An excellent example of citizens’ engagement power is Verdejar, a social-environmental NGO founded 18 years ago. It is located in one of the largest and most problematic favelas in Rio de Janeiro. Their activities started with one resident planting native trees in a degraded slope at the Misericordia Hills to provide shade, prevent erosion, and protect it against further invasions. Others joined and became dynamic members. People gained environmental and civic awareness. The result today is a vigorous shift in the former depleted landscape. Part of the hills is covered by replanted forest, agroforestry and vegetable gardens. Landscape social and ecological functions are restored, with a focus on local culture enhancement. The mission of Verdejar is both educate and apply local sustainable development in a very harsh social environment.

The quality of the landscape can be measured to assess how just and livable an urban landscape is. Ecological, social, and disaster loss indicators (quantitative and qualitative) can be used to evaluate how the landscape performs, and how it both benefits and threatens people (e.g., biodiversity, waters, air, Urban Heat Islands, well-being and happiness, health, access to green public spaces, mobility, degree of concentration/pulverization of land ownership, floods and landslides). Freiburg, Germany is a pioneer green city, where residents articulated to fight against a nuclear power in their vicinity in the 1970’s. The city is now a reference on green technologies, but not only. It has developed new green districts based on landscape planning and design, as Rieselfeld and Vauban. The development strategy was to sell the public land in small lots, combining privately financed and subsidized housing construction. The districts’ landscapes have integrated built and green areas, natural drainage systems, bioclimatic architecture, clean energy and transportation. The results are high living standards in safe, healthy, socially active and ecological diverse landscapes for all.

In the current scenario, the risk of extreme weather events affect mostly—but not only—poor and vulnerable people. Adaptation of cities to a changing climate based on ecosystems is a smart decision and residents must be aware of how the landscape can be planned and managed, know what is at stake, and decide on what they want for now and for their future. I believe Verdejar is an excellent model of how ecological education and resident’s engagement valued and transformed the landscape into a more resilient and adaptive form, where heat waves, strong storm threats and pollution are mitigated.

Ecological landscape planning and design with the introduction of green infrastructure have a great potential to reshape lifeless cityscapes, regenerating natural processes and functions, enhancing people’s lives. In Seattle the Thornton Creek landscape project regenerated a water course that was buried under a parking lot, with community’s participation reaching public and private goals to support economic development and environmental sustainability.

Committed interdisciplinary practitioners and scientists’ teams, stakeholders representing all segments of society with a deep landscape comprehension, combined with education and engagement of decision makers may be a strategic approach to leverage the urban transformation we urgently need.

I believe it is time to reshape our modern paved urban landscapes that reflect the social and ecological predatory society we have been living in for the last two centuries.
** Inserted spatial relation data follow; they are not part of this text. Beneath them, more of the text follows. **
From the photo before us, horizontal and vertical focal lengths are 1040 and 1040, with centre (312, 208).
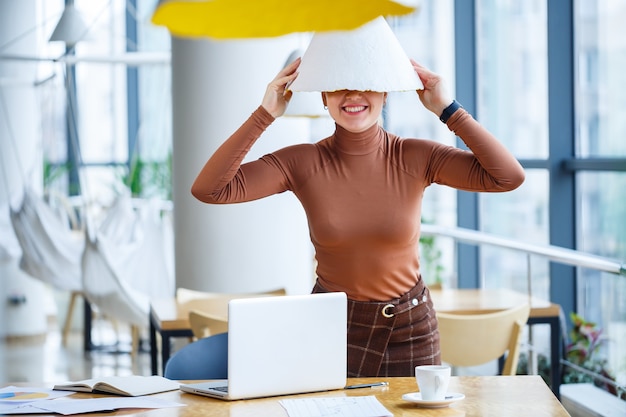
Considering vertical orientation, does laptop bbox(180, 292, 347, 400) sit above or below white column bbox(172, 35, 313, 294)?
below

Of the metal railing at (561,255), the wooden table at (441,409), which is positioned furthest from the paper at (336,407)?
the metal railing at (561,255)

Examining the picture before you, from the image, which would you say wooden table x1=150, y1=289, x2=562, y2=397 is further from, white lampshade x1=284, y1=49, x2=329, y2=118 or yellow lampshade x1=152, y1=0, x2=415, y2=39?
yellow lampshade x1=152, y1=0, x2=415, y2=39

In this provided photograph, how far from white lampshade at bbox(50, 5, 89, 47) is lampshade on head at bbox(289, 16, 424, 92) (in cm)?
326

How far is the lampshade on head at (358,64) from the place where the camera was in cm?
249

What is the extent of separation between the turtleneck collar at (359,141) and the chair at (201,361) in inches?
23.4

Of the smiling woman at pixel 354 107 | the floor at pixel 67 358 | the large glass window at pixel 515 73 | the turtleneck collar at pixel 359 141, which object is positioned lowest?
the floor at pixel 67 358

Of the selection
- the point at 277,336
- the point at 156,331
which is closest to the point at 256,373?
the point at 277,336

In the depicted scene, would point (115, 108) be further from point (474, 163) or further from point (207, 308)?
point (474, 163)

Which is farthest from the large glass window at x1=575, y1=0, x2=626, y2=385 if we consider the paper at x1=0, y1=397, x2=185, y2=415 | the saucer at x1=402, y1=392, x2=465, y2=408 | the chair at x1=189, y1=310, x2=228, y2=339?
the paper at x1=0, y1=397, x2=185, y2=415

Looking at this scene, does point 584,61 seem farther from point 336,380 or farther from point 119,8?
point 119,8

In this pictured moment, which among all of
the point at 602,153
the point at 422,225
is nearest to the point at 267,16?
the point at 602,153

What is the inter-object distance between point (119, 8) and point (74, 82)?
0.82m

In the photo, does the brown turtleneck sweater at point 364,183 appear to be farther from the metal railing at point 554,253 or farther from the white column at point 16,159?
the white column at point 16,159

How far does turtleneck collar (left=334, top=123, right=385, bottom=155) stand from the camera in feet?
8.64
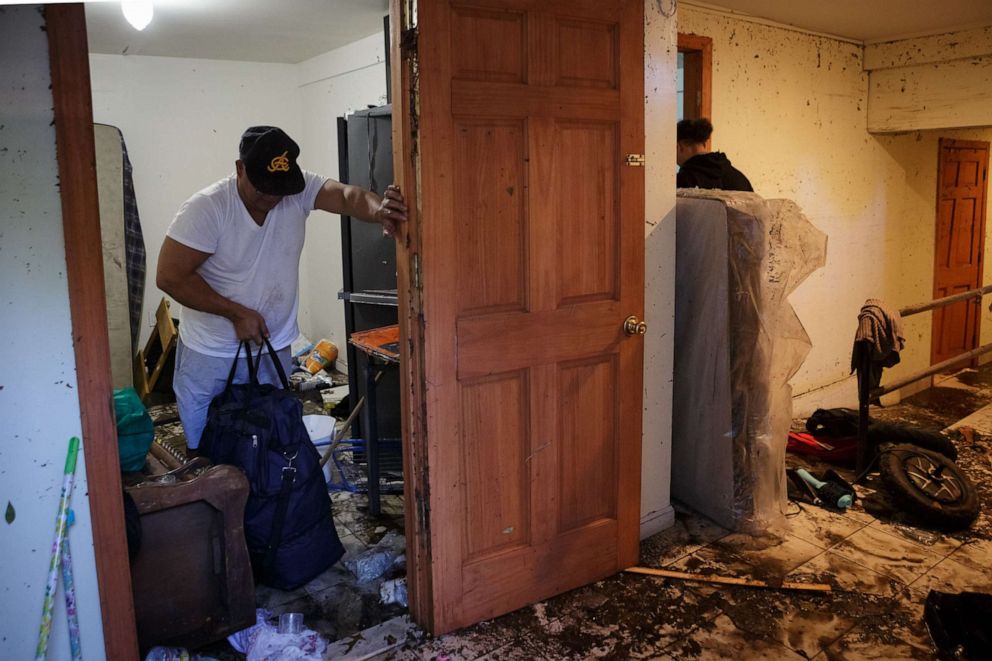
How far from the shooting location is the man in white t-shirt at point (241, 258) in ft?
8.85

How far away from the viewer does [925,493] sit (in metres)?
3.28

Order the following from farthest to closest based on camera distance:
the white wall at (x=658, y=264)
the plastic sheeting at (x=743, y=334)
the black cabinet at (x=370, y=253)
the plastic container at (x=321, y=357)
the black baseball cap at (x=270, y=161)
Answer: the plastic container at (x=321, y=357) < the black cabinet at (x=370, y=253) < the plastic sheeting at (x=743, y=334) < the white wall at (x=658, y=264) < the black baseball cap at (x=270, y=161)

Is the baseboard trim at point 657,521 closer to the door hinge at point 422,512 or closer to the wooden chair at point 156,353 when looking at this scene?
the door hinge at point 422,512

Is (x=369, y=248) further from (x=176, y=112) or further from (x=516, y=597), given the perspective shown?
(x=176, y=112)

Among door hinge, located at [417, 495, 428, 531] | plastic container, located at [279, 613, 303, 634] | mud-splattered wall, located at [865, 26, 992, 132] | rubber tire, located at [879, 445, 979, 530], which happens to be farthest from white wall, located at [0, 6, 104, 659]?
mud-splattered wall, located at [865, 26, 992, 132]

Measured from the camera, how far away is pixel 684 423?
3.40 m

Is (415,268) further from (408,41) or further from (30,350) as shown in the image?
(30,350)

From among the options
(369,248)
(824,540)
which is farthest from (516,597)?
(369,248)

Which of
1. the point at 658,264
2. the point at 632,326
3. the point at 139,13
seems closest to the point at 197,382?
the point at 632,326

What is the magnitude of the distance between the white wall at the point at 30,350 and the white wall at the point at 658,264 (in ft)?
6.39

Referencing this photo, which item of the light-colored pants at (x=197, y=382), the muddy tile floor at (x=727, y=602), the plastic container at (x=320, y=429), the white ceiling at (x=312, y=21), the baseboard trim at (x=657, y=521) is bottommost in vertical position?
the muddy tile floor at (x=727, y=602)

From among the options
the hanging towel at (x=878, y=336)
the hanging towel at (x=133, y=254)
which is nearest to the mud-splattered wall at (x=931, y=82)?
the hanging towel at (x=878, y=336)

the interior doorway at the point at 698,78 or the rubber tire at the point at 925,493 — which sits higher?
the interior doorway at the point at 698,78

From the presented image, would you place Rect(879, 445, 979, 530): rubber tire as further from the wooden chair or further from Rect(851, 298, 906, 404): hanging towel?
the wooden chair
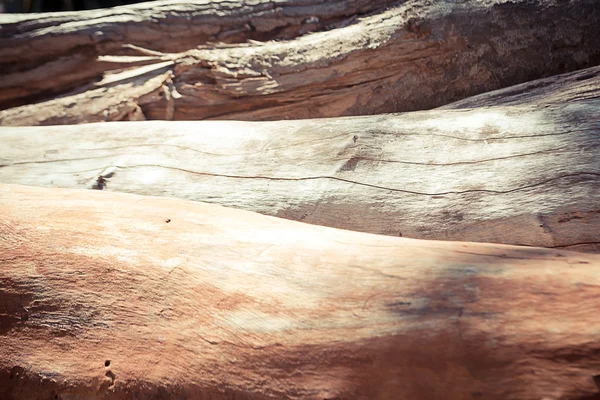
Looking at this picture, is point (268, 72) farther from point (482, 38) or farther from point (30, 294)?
point (30, 294)

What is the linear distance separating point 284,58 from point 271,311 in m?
2.12

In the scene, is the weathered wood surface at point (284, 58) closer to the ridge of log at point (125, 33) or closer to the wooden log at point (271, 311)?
the ridge of log at point (125, 33)

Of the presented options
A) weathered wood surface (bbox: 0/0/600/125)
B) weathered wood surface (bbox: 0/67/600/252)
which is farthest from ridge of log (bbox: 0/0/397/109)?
weathered wood surface (bbox: 0/67/600/252)

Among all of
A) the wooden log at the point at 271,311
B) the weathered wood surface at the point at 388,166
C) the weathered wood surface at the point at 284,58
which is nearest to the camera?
the wooden log at the point at 271,311

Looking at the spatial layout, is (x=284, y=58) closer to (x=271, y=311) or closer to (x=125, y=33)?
(x=125, y=33)

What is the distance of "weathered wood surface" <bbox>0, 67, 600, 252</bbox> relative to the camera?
174 centimetres

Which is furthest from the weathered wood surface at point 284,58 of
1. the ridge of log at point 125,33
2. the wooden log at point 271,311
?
the wooden log at point 271,311

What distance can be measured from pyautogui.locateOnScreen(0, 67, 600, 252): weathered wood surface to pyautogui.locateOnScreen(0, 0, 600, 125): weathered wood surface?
1.76 ft

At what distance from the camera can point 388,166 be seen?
199cm

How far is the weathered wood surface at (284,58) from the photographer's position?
282 centimetres

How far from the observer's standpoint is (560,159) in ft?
5.85

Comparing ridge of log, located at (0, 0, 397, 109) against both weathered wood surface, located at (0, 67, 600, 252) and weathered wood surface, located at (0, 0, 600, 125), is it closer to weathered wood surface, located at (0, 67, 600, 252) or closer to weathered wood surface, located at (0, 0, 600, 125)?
weathered wood surface, located at (0, 0, 600, 125)

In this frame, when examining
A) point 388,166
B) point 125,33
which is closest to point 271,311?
point 388,166

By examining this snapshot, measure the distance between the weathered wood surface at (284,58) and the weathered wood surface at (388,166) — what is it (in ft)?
1.76
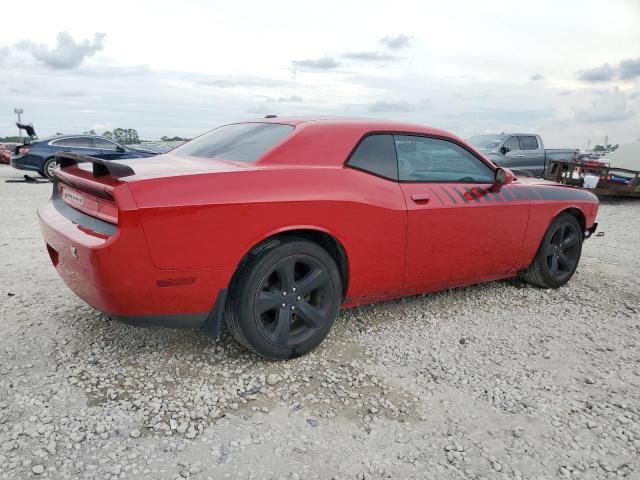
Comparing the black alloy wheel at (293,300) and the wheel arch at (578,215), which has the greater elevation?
the wheel arch at (578,215)

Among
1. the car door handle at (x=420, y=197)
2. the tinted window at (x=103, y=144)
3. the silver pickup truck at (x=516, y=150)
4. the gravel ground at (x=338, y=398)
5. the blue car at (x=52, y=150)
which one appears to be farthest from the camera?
the tinted window at (x=103, y=144)

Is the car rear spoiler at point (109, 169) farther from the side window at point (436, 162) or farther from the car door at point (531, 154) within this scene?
the car door at point (531, 154)

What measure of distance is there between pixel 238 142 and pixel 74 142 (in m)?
12.6

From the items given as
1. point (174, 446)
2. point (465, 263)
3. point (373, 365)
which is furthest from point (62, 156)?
point (465, 263)

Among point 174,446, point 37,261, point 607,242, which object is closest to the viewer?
point 174,446

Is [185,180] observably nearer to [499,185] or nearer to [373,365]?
[373,365]

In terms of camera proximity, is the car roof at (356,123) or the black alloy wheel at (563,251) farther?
the black alloy wheel at (563,251)

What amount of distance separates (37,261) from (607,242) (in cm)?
727

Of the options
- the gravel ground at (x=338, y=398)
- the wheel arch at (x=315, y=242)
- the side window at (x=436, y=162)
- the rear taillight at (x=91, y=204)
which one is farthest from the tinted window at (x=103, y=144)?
the wheel arch at (x=315, y=242)

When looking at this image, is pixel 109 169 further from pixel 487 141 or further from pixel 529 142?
pixel 529 142

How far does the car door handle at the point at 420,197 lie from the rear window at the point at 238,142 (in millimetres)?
930

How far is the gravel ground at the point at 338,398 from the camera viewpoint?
217 centimetres

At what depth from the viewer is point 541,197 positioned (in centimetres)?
438

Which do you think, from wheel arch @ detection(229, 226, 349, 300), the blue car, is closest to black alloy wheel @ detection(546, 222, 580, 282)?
wheel arch @ detection(229, 226, 349, 300)
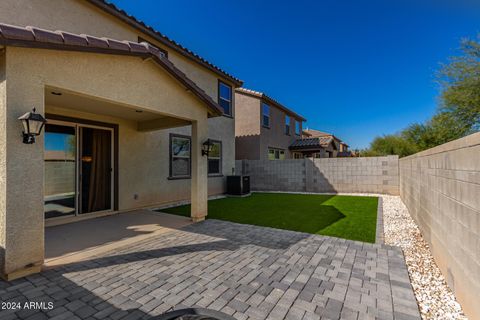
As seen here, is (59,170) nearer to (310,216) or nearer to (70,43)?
(70,43)

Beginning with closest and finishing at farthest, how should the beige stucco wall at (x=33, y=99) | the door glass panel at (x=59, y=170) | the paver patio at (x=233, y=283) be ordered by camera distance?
the paver patio at (x=233, y=283)
the beige stucco wall at (x=33, y=99)
the door glass panel at (x=59, y=170)

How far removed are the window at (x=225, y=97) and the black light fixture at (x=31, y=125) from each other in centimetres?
979

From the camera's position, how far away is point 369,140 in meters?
34.7

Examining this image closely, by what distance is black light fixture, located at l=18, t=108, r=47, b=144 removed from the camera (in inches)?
128

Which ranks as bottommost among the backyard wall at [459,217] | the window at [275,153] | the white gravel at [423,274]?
the white gravel at [423,274]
We must recreate resourceful new habitats for all of us, and for the biodiversity we depend upon.

My vision of a just city has a green-blue landscape that permeates human interventions, and offers well being for all residents on a daily basis. This landscape has clean waters surrounded by greenways, mimics nature and the natural flows, is full of life, and connects people and biodiversity in urban environments. The green landscape incorporates built structures with green roofs and walls, has productive gardens and the aesthetics looks like the native ecosystems, requiring low maintenance. The landscape is essential to enable all urbanites to understand how biodiversity and waters are critical to just, safe, prosperous, sustainable, resilient, and livable cities.